課題 1: 卒業式をめぐる文章から、「壇上の花に虫が集っている。同」から「まさかのレジェンド枠。」までの部分をそのまま出力してください。
課題 2: 卒業式をめぐる文章の最後の文に続けて、その先を引き継いで書いてください。

提示テキスト:
##############################

たかちゃんも今頃卒業式に向けて脛毛を金髪に染めている頃だろう。そう想像するとこの孤独な作業も何だか楽しく思えてきた。
熱帯雨林
柿ピーをより分ける作業?
壇上の花に虫が集っている。同級生が泣きながら蛍の光を歌っている。あれから7年、僕はモラトリアムから抜け出せないでいる。
いししっぴ
モラ充。
以下同文の僕らのこれからは決して以下同文ではない。
猫ぎょうざ
進学する者、実家を継ぐ者、翌日逮捕される者……
卒業生、在校生、レジェンド、起立。
ウウタルレロ
まさかのレジェンド枠。

##############################

[データソースの項目]
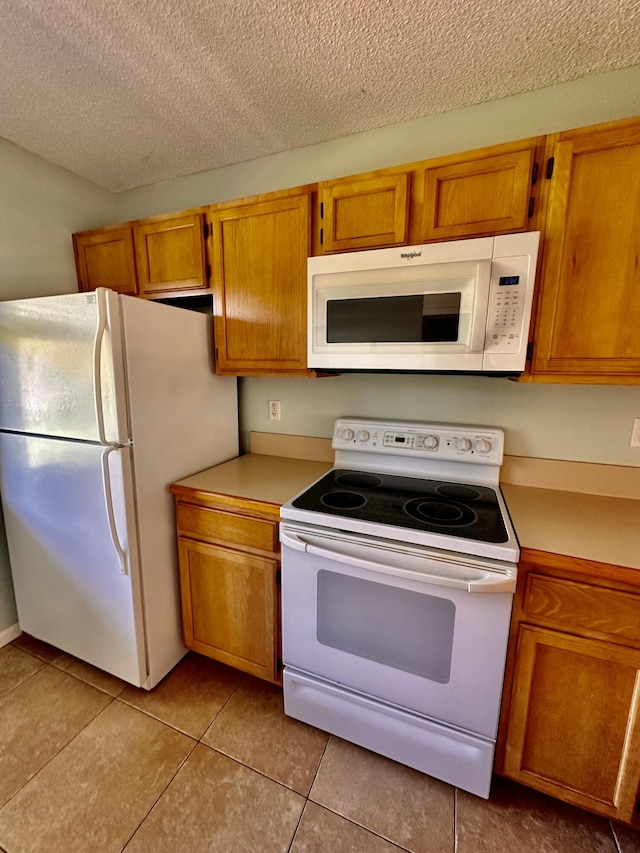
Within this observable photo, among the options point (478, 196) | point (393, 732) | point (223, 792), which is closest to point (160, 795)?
point (223, 792)

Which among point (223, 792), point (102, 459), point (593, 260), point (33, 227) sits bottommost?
point (223, 792)

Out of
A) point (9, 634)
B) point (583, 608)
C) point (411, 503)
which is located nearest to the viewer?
point (583, 608)

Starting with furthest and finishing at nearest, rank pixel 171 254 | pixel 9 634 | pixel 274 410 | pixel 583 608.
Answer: pixel 274 410
pixel 9 634
pixel 171 254
pixel 583 608

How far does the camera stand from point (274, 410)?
2035 mm

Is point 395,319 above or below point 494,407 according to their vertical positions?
above

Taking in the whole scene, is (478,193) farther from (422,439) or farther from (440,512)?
(440,512)

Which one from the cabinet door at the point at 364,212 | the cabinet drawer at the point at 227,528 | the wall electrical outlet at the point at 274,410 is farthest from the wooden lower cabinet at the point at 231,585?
the cabinet door at the point at 364,212

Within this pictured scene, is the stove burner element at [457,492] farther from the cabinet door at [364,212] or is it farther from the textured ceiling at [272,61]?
the textured ceiling at [272,61]

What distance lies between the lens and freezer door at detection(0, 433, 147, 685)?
1440mm

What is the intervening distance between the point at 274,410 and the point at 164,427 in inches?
25.6

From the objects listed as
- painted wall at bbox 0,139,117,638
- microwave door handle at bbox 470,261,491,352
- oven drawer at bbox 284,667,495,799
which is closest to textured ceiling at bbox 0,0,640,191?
painted wall at bbox 0,139,117,638

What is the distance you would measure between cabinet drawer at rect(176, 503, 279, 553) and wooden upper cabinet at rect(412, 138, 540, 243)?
125cm

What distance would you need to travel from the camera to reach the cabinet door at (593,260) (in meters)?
1.10

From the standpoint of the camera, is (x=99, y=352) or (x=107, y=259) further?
(x=107, y=259)
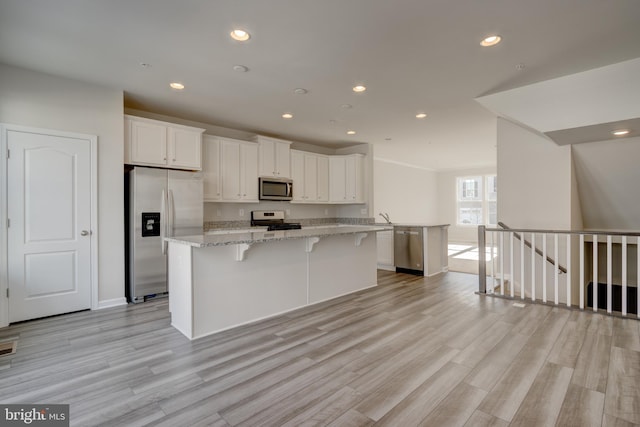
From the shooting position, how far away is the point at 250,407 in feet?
5.84

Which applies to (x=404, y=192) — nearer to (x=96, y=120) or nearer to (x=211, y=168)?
(x=211, y=168)

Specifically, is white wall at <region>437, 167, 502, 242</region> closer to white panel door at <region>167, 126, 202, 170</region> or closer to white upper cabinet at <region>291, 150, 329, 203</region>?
white upper cabinet at <region>291, 150, 329, 203</region>

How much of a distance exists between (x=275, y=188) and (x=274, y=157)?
596 mm

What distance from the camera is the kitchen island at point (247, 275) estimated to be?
9.04ft

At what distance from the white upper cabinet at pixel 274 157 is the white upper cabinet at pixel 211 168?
0.80m

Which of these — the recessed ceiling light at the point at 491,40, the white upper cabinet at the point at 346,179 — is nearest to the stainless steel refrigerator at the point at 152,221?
the white upper cabinet at the point at 346,179

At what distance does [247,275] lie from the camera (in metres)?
3.09

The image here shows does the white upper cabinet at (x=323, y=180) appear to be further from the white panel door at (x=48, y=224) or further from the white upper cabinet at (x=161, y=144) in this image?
the white panel door at (x=48, y=224)

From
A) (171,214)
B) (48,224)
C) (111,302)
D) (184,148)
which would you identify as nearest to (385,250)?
(171,214)

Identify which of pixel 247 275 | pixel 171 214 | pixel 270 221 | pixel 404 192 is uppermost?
pixel 404 192

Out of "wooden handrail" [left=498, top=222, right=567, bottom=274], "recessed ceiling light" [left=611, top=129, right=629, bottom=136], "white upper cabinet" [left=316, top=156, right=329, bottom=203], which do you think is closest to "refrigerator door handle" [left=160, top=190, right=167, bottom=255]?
"white upper cabinet" [left=316, top=156, right=329, bottom=203]

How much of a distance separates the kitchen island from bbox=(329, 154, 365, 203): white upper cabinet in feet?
8.30

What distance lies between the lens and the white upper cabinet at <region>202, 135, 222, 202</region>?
4793mm

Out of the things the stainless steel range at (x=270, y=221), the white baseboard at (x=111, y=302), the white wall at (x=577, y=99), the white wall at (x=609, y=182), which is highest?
the white wall at (x=577, y=99)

##############################

解答 1:
壇上の花に虫が集っている。同級生が泣きながら蛍の光を歌っている。あれから7年、僕はモラトリアムから抜け出せないでいる。
いししっぴ
モラ充。
以下同文の僕らのこれからは決して以下同文ではない。
猫ぎょうざ
進学する者、実家を継ぐ者、翌日逮捕される者……
卒業生、在校生、レジェンド、起立。
ウウタルレロ
まさかのレジェンド枠。

解答 2:
卒業式など型の決まったイベントはドラマ設定の鉄板。あるあるを上手く取り入れた作品から、視点をずらした作品まで良作が集まった。大伴氏の証書筒、読むだけで指にあの感触が蘇る。りずむ原氏の作品、多かった第二ボタンネタの中でも秀逸。強引な言い訳が笑いと切なさを呼ぶ。g-udon氏の送辞風作品。これホントにCMなんかで観たい。稲妻柔術氏、卒業式の湿っぽさが微塵もない(笑)。伊東和彦氏、勇気のある決断。おとめ氏の作品、ストレートな思いが刺さる。このパターン本当にあるもんね。ちたん氏、太陽とは別の方向という締め方がいい。熱帯雨林氏、これだけではほとんど状況が把握できないももの、それだけに読み手の妄想が刺激される。この手法は微妙なさじ加減が要求されるが本作はその成功例。ウウタルレロ氏、レジェンドって……(笑)バンカラ風の四十男の姿が目に浮かんだ。どれも当時の心境が、愛しさと間抜けさを伴って思い出される秀作揃いであった。

それでは次回のモチーフを発表する。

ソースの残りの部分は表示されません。